In-house performance

Speaking to Bioenergy Insight, Morton said: “The more we can do to improve performance the less reliant we are on government incentives. So, that’s what we have to continue to do. The launch of the best practice scheme is something that should contribute to that. Improving performance through whatever means, whether that is through improving best practice, research and innovation or investment, is probably the one single thing that we can do on our own.

“There is so much that can be achieved. If you look at my lifetime in AD we have tripled the potential of the industry through looking at things like what research and development can offer, for example. This includes analyses of feedstock and improved performance, for example.”

Almost a third more biogas energy is being produced in the UK compared to this time last year, ADBA revealed at the UK AD & Biogas 2016 conference.

The AD Market Report, published at the event, shows that the UK now has 617MWe of biogas capacity, enough to power the equivalent of 800,000 homes.

Government subsidy cuts

The news of the sector’s development has been welcomed by the industry after it has recently faced government subsidy cuts and investment uncertainty. The industry’s growth has also recently slowed and will slow further in the next few years due to the latter issues, ADBA’s Market Report stated.

Although Morton said that the industry will have to look in-house to boost performance, she also said: “For the rest of it, we have to be dependent on government policy realising that the AD industry has a positive contribution to make to help meet global challenges.”

She added: “We just need the policies in place that will support it.”

The UK government has recently cut subsidies to small-scale on-farm AD. However, it has also recently committed to tackling climate change by launching its Fifth Carbon Budget.

Morton said that this was “very contradictory” because “AD is crucial to decarbonising farming”.

She said the government pledging to sign up to its Fifth Carbon Budget whilst cutting subsidies for on-farm AD was a “complete contradiction on what they (government) say they are going to do and what they actually do”.

Elsewhere, Morton said that the UK AD industry still faced very big challenges around feedstock supply, financial incentives and sustainability criteria. The availability of food waste is a key determinant of potential growth in AD.

She said that improved source-segregated food waste collections would enable the UK AD market to grow due to improved access to food waste.

Her comments come as waste agency WRAP has recently unveiled England's first comprehensive action plan for tackling food waste across the country.

The strategy, launched at the conference, contains a five-point plan for improving the collection and use of food waste. Every year the UK produces 10 million tonnes of "post-farm gate" food waste, but currently just 1.8 million tonnes are recycled.
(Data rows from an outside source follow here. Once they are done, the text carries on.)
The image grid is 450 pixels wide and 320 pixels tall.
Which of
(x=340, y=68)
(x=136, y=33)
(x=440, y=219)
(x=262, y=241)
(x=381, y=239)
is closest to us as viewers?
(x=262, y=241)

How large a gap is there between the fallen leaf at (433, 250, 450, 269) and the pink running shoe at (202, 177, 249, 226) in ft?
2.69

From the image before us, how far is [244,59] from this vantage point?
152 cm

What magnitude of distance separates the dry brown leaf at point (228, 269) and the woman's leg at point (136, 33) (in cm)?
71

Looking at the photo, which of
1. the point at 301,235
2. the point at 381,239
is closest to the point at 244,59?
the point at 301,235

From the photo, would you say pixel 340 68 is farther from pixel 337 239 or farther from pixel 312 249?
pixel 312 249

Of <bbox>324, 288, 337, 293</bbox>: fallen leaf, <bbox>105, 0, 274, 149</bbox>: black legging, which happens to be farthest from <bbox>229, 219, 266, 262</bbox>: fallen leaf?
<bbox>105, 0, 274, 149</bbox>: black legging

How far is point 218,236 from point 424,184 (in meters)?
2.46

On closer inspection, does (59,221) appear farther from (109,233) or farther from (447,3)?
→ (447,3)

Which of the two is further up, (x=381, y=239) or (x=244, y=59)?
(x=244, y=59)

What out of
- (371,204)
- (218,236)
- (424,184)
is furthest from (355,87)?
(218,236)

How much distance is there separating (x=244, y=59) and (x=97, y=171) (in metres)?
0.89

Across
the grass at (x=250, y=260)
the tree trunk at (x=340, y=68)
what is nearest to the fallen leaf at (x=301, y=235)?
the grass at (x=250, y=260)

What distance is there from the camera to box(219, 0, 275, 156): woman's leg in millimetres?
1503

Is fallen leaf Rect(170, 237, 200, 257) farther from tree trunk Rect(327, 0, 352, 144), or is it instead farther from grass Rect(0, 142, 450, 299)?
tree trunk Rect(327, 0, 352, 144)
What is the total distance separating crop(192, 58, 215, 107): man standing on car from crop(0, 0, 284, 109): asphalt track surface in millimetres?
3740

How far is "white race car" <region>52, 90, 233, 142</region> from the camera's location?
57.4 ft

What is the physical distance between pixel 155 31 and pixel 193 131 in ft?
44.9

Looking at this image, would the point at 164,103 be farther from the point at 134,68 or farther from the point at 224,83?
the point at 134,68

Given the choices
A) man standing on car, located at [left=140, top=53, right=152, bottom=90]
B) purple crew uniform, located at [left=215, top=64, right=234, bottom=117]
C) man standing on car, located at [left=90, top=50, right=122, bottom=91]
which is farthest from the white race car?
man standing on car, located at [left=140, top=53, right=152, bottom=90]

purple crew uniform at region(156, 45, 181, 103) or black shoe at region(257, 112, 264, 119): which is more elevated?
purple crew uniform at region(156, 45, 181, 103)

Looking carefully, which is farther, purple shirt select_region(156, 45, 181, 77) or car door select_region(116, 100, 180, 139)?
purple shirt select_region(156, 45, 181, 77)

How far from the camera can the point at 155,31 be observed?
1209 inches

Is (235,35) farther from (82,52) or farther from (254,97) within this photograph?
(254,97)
Wrap aims to substantially increase the level of recycling through the new action plan, which it claims will boost green energy industries and deliver carbon savings.

Speaking to Bioenergy Insight at the conference, trade group Bio-Based and Biodegradable Industries Association’s (BBIA) managing director, David Newman, said the UK had to have firm AD policies whether it “was in or out of Europe”.
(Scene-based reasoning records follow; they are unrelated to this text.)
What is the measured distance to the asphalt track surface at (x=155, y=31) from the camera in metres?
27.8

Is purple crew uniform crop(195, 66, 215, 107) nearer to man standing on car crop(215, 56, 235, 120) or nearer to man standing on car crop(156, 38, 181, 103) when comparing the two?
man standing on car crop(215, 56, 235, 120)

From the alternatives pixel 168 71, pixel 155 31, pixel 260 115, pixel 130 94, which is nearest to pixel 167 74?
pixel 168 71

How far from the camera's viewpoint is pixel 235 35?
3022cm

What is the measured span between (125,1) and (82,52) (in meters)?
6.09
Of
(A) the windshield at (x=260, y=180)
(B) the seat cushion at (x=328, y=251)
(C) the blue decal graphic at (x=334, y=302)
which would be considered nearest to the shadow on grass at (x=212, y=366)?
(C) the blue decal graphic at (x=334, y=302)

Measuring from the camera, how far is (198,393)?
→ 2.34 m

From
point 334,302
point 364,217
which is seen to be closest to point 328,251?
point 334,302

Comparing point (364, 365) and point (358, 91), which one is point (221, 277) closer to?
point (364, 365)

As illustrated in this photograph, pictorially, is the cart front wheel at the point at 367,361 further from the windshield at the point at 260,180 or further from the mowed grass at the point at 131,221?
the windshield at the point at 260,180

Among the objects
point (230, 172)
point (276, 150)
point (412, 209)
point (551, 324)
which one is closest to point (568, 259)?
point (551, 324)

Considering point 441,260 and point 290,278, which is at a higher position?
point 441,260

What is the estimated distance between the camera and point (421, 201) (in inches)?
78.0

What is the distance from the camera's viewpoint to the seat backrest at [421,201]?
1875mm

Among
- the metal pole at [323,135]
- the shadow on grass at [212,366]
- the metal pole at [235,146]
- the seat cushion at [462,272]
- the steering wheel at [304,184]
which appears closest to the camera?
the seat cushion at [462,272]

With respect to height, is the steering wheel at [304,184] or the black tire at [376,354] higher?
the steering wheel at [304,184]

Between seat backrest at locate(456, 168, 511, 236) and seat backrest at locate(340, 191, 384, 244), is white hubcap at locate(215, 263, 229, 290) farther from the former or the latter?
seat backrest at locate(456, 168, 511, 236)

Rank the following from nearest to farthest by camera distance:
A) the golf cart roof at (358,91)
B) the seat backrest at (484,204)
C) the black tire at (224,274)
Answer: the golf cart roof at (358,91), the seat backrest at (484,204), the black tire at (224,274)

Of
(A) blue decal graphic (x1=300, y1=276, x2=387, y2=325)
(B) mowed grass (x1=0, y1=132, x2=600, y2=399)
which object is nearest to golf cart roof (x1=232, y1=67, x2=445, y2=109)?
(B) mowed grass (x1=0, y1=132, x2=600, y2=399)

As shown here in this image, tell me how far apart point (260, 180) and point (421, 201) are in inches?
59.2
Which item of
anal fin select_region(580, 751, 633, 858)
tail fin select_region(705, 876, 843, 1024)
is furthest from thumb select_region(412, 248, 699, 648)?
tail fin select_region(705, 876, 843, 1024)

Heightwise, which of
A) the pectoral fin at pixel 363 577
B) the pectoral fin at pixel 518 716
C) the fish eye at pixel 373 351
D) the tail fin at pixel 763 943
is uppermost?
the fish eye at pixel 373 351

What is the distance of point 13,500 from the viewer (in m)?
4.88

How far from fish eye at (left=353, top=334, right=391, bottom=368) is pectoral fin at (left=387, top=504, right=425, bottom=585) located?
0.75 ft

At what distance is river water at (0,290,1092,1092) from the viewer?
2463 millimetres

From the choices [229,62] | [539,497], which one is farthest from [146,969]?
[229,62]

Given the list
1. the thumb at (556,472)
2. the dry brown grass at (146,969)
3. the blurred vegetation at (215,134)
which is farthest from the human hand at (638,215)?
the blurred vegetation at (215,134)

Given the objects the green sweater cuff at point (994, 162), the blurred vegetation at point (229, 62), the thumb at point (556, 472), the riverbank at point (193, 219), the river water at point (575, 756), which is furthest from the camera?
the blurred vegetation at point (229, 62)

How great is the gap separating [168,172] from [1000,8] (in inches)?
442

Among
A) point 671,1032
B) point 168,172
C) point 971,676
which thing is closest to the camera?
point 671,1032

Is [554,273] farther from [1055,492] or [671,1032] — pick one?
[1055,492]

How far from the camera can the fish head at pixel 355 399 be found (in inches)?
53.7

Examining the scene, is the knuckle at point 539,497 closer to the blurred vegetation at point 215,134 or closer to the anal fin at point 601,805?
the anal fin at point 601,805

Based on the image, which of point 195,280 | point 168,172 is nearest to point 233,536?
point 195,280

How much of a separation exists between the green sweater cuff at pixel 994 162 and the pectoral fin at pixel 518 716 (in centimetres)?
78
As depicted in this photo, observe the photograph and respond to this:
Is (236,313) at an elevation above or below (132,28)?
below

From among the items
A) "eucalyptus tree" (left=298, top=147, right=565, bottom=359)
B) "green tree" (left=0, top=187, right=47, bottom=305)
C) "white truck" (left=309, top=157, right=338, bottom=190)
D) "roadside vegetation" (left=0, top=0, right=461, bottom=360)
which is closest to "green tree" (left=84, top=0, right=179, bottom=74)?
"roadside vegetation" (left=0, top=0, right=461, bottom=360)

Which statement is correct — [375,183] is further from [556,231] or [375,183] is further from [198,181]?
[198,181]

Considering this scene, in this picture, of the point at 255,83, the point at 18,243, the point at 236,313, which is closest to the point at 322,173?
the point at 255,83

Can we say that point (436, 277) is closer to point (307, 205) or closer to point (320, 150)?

He added: “You need feedstocks if you are going to grow. All the waste associations in England should be pushing forward in a unified manner for an obligatory source-segregated food waste system, as they already have in Scotland, Wales and Northern Ireland. The fact that we are not pushing for this is incomprehensible.

“We have to get our act together and be unified so we can take a unified policy to Whitehall.”

Regretexit?

Elsewhere at the conference, the implications of the UK’s referendum vote on leaving the EU was discussed. ADBA strategic advisor Chris Huhne said the UK’s AD sector will lose support from the EU’s renewable energy target and the EU’s Waste Directive is “also in the air”.

He also said that “fiscal weakness” will limit the capacity to fund the UKs renewable heat incentive (RHI). However, he did say that the Fifth Carbon budget was “something that the government agreed on” and showed that it was committed in tackling climate change.